Emily Lang


The road to receiving an education has led Emily Lang on a long and arduous journey.   Her difficulty started in the sixth grade, when she transitioned from a private school to a public school. 

“I had a very hard time fitting in there,” Emily said.  “I began cutting classes and using drugs. Education always seemed to be just out of my grasp.”

Emily obtained a GED at the age of twenty, when she was also pregnant with her first daughter.  She worked a series of dead end jobs, which did not pay enough to support her and her daughter, so she was also forced to obtain public assistance.  She later married and grew her family.  But, when her husband's business failed at the beginning of the economic crash in 2007, their marriage did not withstand the hardships.

It was then that Emily attempted college for the first time.  But, she found it too difficult to attend all of her classes and care for her four children.  It took a couple more years for her to realize just how important it was for her to try again.    

“When I finally began to put my life back together, I found myself in a tough situation,” Emily said.  “I had four children and no skills.  The only job I could get was scrubbing bathrooms and cooking in a drug treatment facility, and I still wasn’t earning enough money to support myself and my children.” 

She eventually enrolled in a full load of classes at Modesto Junior College, and later transferred to Columbia College to complete her degree.  In the spring of 2015, she will graduate from Columbia College with an associate degree in liberal studies.  And, once she completes just one more class during the summer 2015 session, she’ll also receive her Associate in Arts for Transfer (AA-T) degree in communications studies. 

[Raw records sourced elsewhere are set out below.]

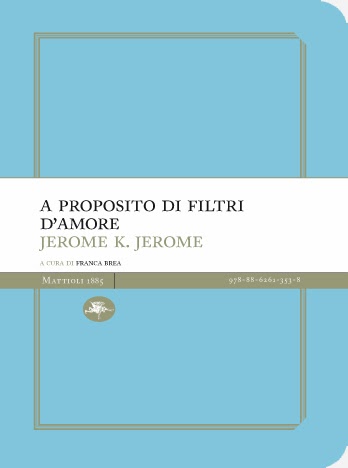 Jerome K. Jerome A proposito di filtri d’amore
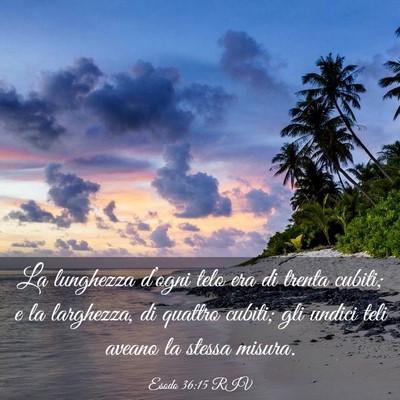 Picture 03 - Esodo 36:15 RIV - La lunghezza d’ogni telo era di trenta cubiti; - Bible Verse Picture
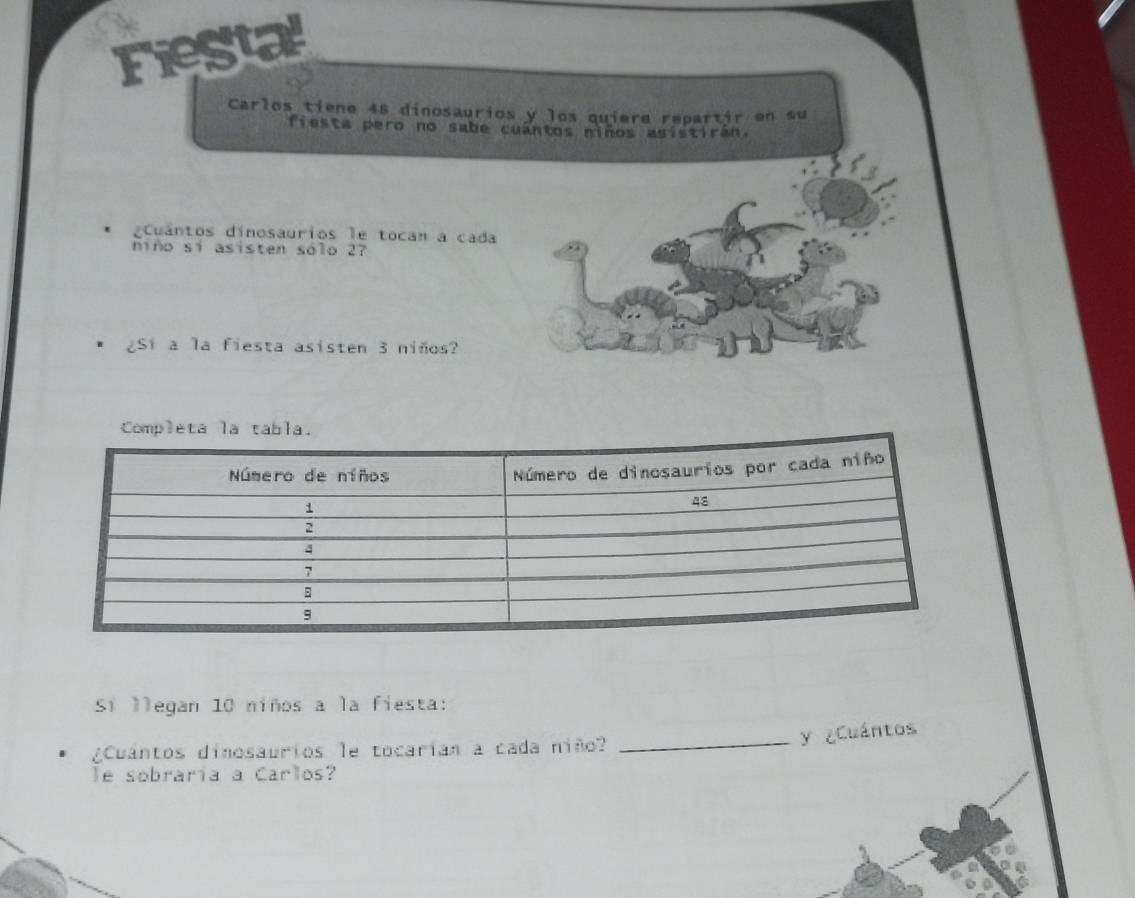 Fiestal 
Carlos tiene 48 dinosaurios y los quiere repartir en su 
fiesta pero no sabe cuantos niños asistiran. 
Cuantos dinosaurios le tocan a cada 
niño sí asisten sólo 27
¿Si a la fiesta asisten 3 niños? 
Sí llegan 10 niños a la fiesta: 
¿Cuantos dinosaurios le tocarían a cada niñ? 
_y ¿Cuántos 
le sobraría a Carlos?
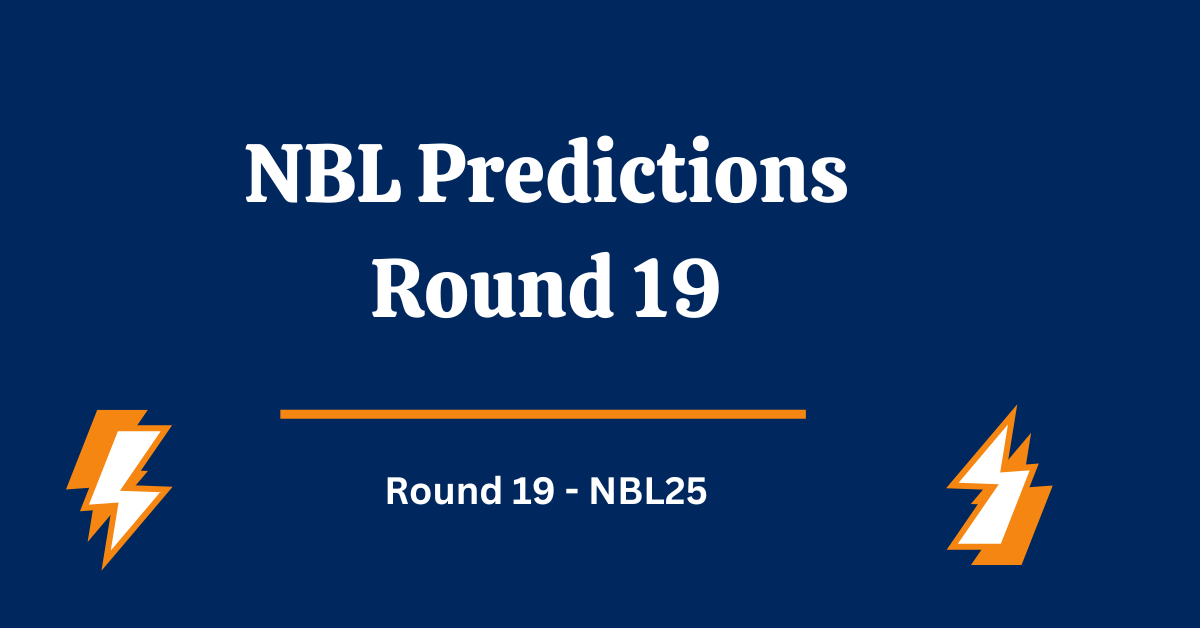 NBL Predictions Round 19 2025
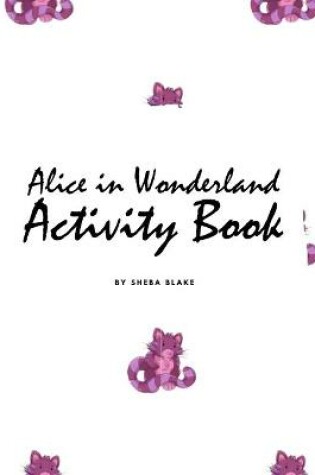 Cover of Alice in Wonderland Coloring Book for Children (8.5x8.5 Coloring Book / Activity Book)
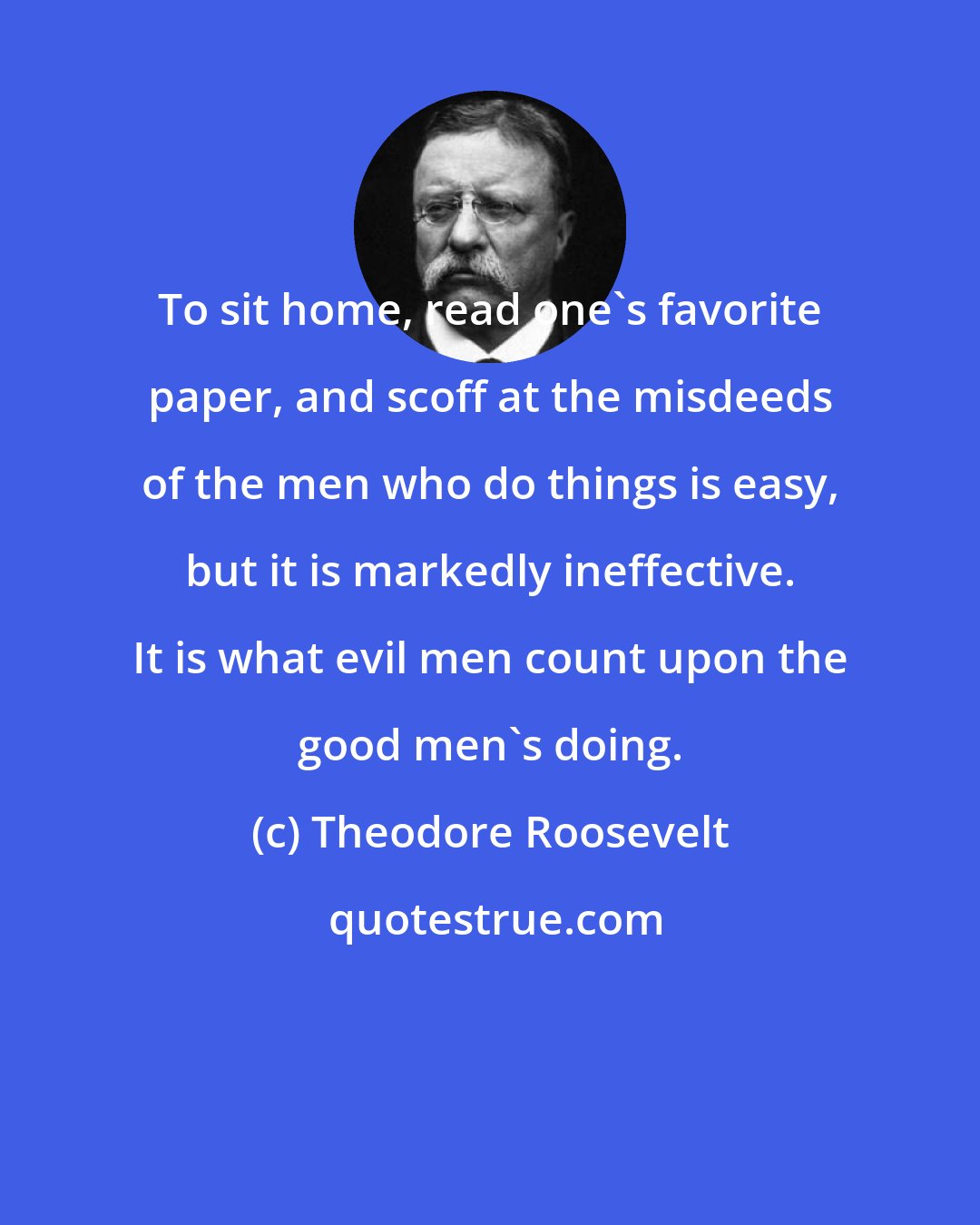 Theodore Roosevelt: To sit home, read one's favorite paper, and scoff at the misdeeds of the men who do things is easy, but it is markedly ineffective. It is what evil men count upon the good men's doing.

“When I first started attending classes, I often felt like the dumbest person in the room,” Emily said.  “However, I slowly learned that I was capable and I was succeeding.  Just recently, my children and family saw me graduate.  They saw me complete something significant for the first time.  It was one of the proudest moments of my entire life.”

While working on her associate degree, Emily received the Board of Governor’s (BOG) Fee Waiver, Pell Grant, Cal Grant, Federal Supplemental Educational Opportunity Grant (FSEOG) and scholarships.  She also received some assistance from special programs, including EOPS, TRIO and CalWORKs. 

Next up for Emily?  She hopes to attend California State University, Stanislaus, to earn her bachelor’s degree.  Her ultimate goal is to obtain a master’s degree. 

“I never fully believed that I could attain my educational goals until recently,” Emily said.  “Financial aid has made education a viable option for me.  I never could have attended school, afforded to live, and put food on my family’s table without the assistance of financial aid and special programs.” 

For Emily, receiving financial aid was a life-saver.  But, she also had to learn the importance of budgeting so she could successfully make it through each semester.  Because of that, she encourages all students to attend a budgeting workshop – and, some colleges offer them for free. 

“Do not count yourself out,” Emily said.  “There is financial aid available.  Be sure to submit the FAFSA, and work with your school to help you get everything in order.  Look for special programs such as EOPS, TRIO and CalWORKs, which can assist with purchasing books or locating resources in your community.  And, be sure to apply for scholarships – it takes a little time, but why would you pass up an opportunity to receive free money?  There are people in your community that want to help you in your educational career, so let them.”